### Problem description:
Exactly as written, print out each entry in the data, with no pictures.

Stored data
*** Block opens ***
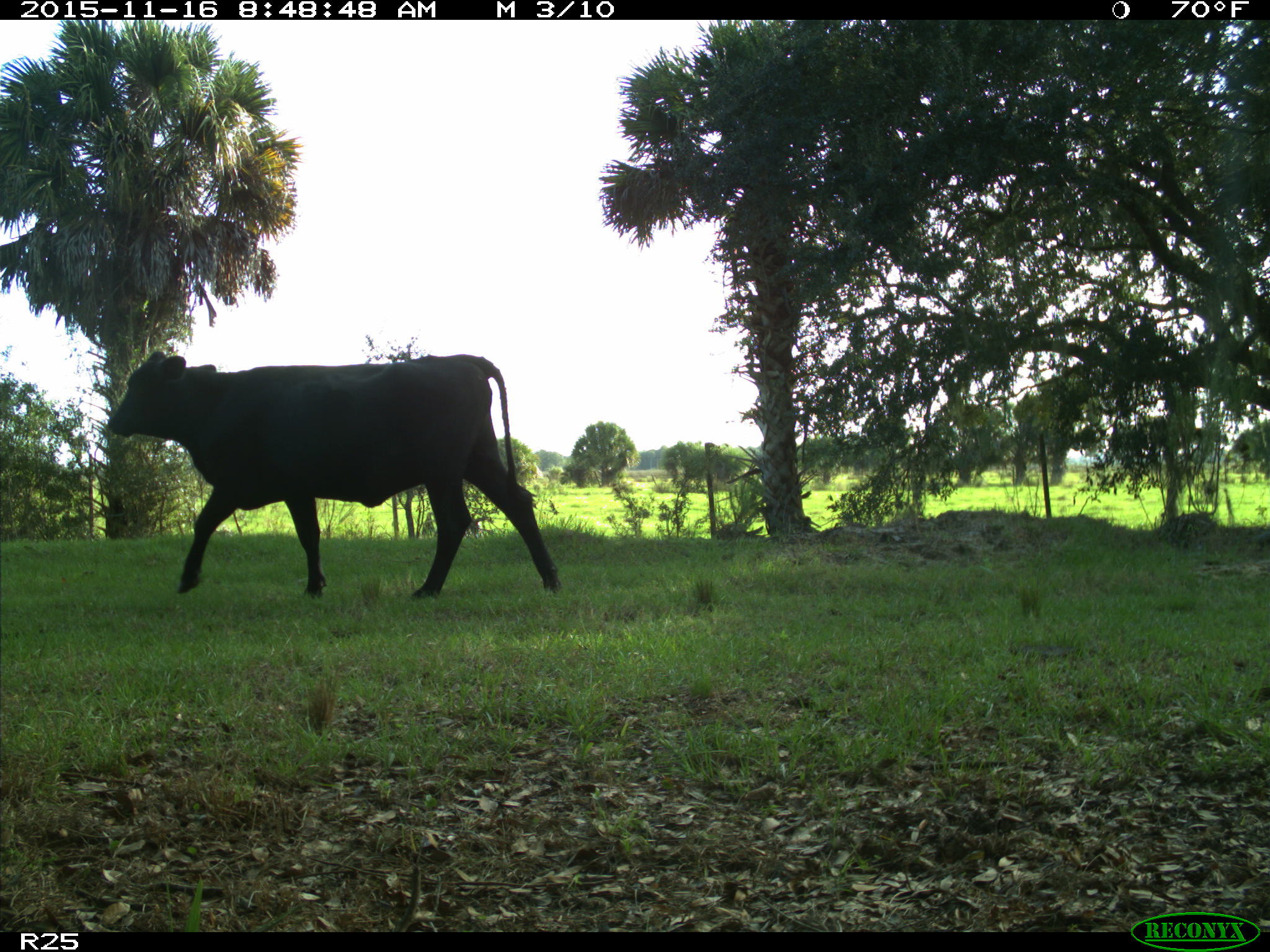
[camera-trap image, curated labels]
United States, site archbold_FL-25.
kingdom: Animalia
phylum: Chordata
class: Mammalia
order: Artiodactyla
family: Bovidae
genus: Bos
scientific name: Bos taurus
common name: domestic cow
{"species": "Bos taurus (domestic cow)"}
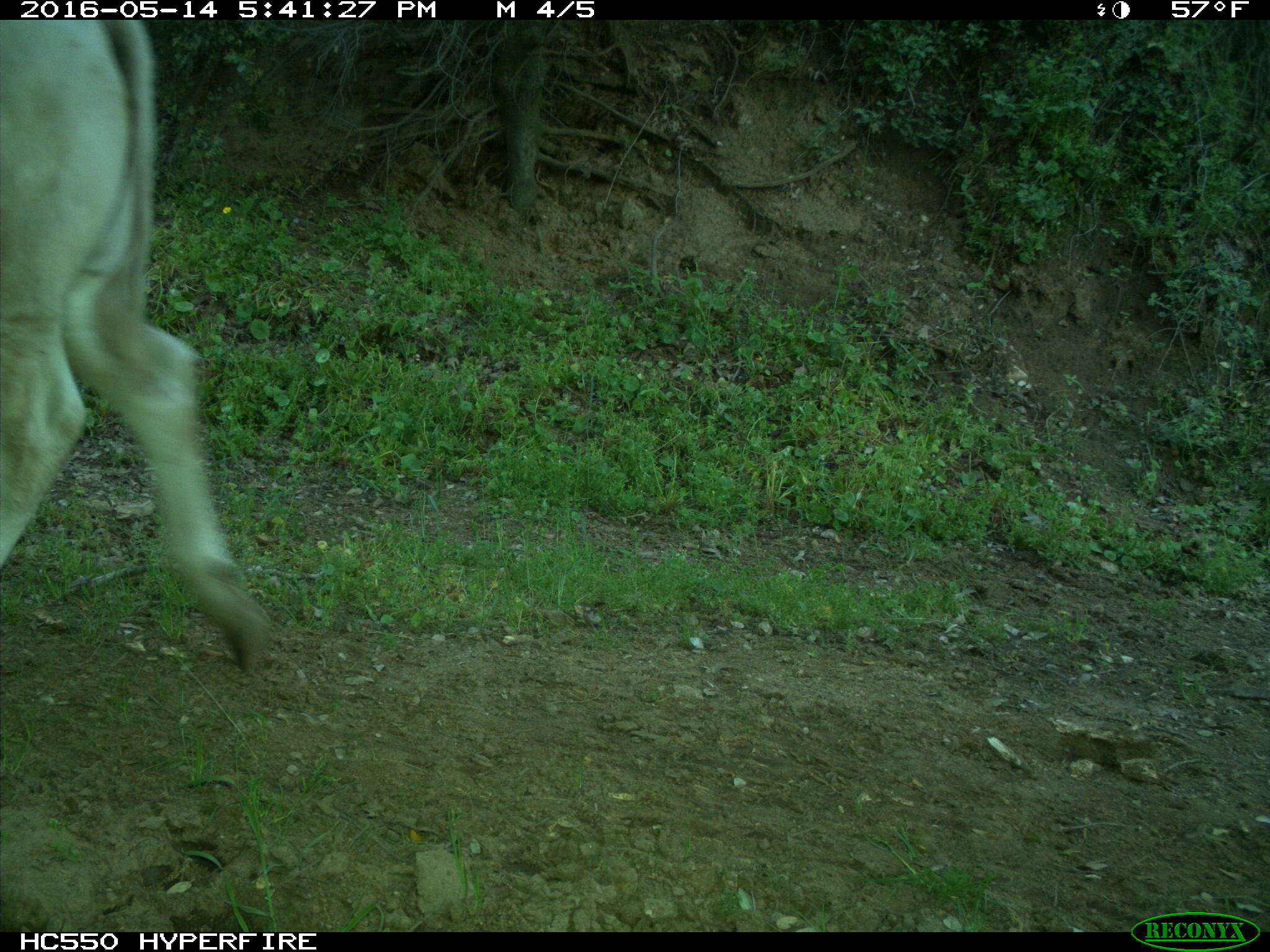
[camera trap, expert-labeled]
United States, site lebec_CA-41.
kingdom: Animalia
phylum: Chordata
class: Mammalia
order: Artiodactyla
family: Bovidae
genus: Bos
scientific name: Bos taurus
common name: domestic cow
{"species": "Bos taurus (domestic cow)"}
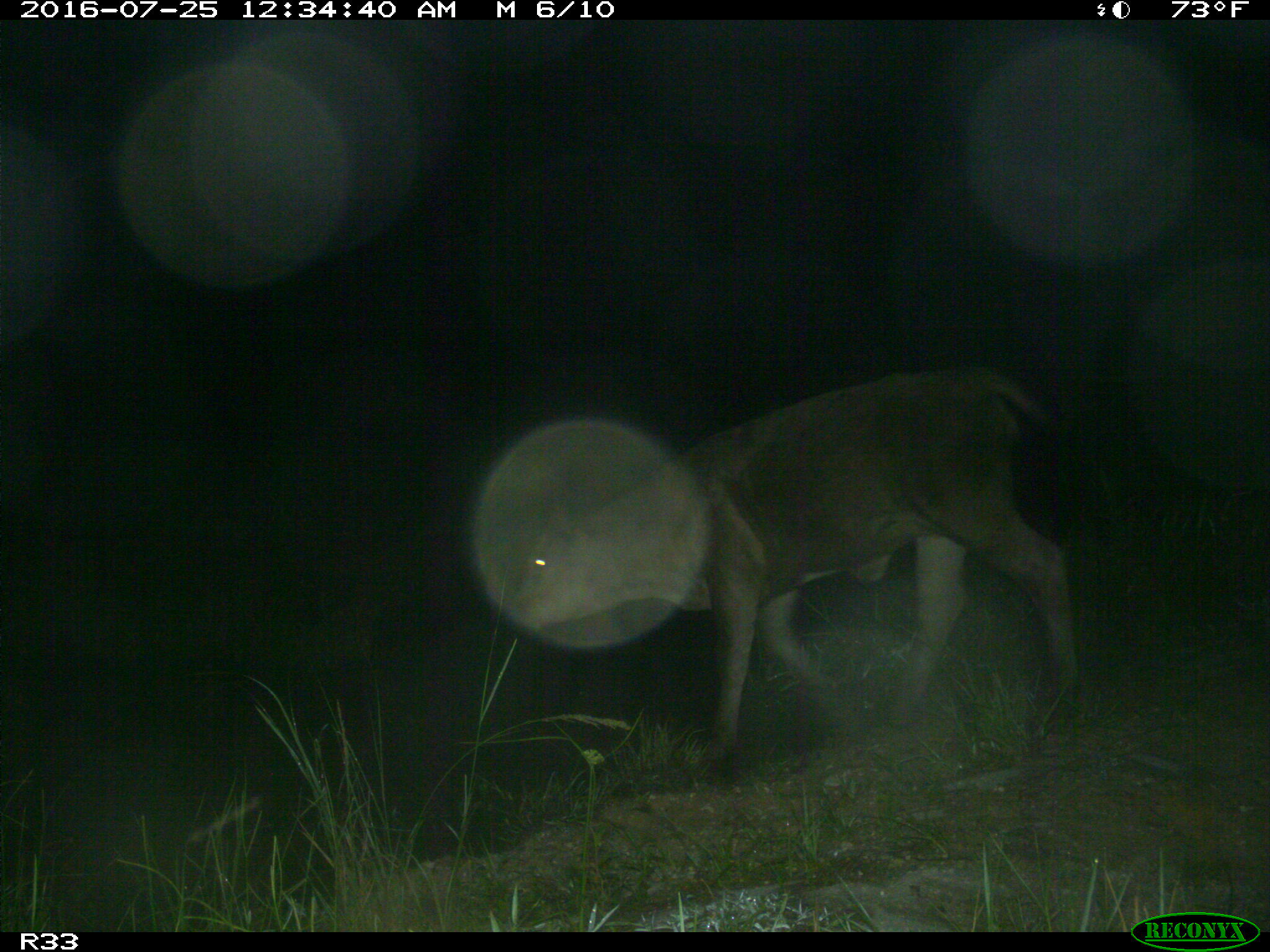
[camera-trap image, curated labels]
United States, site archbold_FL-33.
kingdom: Animalia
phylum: Chordata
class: Mammalia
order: Artiodactyla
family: Bovidae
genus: Bos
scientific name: Bos taurus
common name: domestic cow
Bos taurus (domestic cow).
*** Block closes ***
### Reply:
[camera-trap image, curated labels]
United States, site archbold_FL-25.
kingdom: Animalia
phylum: Chordata
class: Mammalia
order: Artiodactyla
family: Bovidae
genus: Bos
scientific name: Bos taurus
common name: domestic cow
{"species": "Bos taurus (domestic cow)"}
[camera trap, expert-labeled]
United States, site lebec_CA-41.
kingdom: Animalia
phylum: Chordata
class: Mammalia
order: Artiodactyla
family: Bovidae
genus: Bos
scientific name: Bos taurus
common name: domestic cow
{"species": "Bos taurus (domestic cow)"}
[camera-trap image, curated labels]
United States, site archbold_FL-33.
kingdom: Animalia
phylum: Chordata
class: Mammalia
order: Artiodactyla
family: Bovidae
genus: Bos
scientific name: Bos taurus
common name: domestic cow
Bos taurus (domestic cow).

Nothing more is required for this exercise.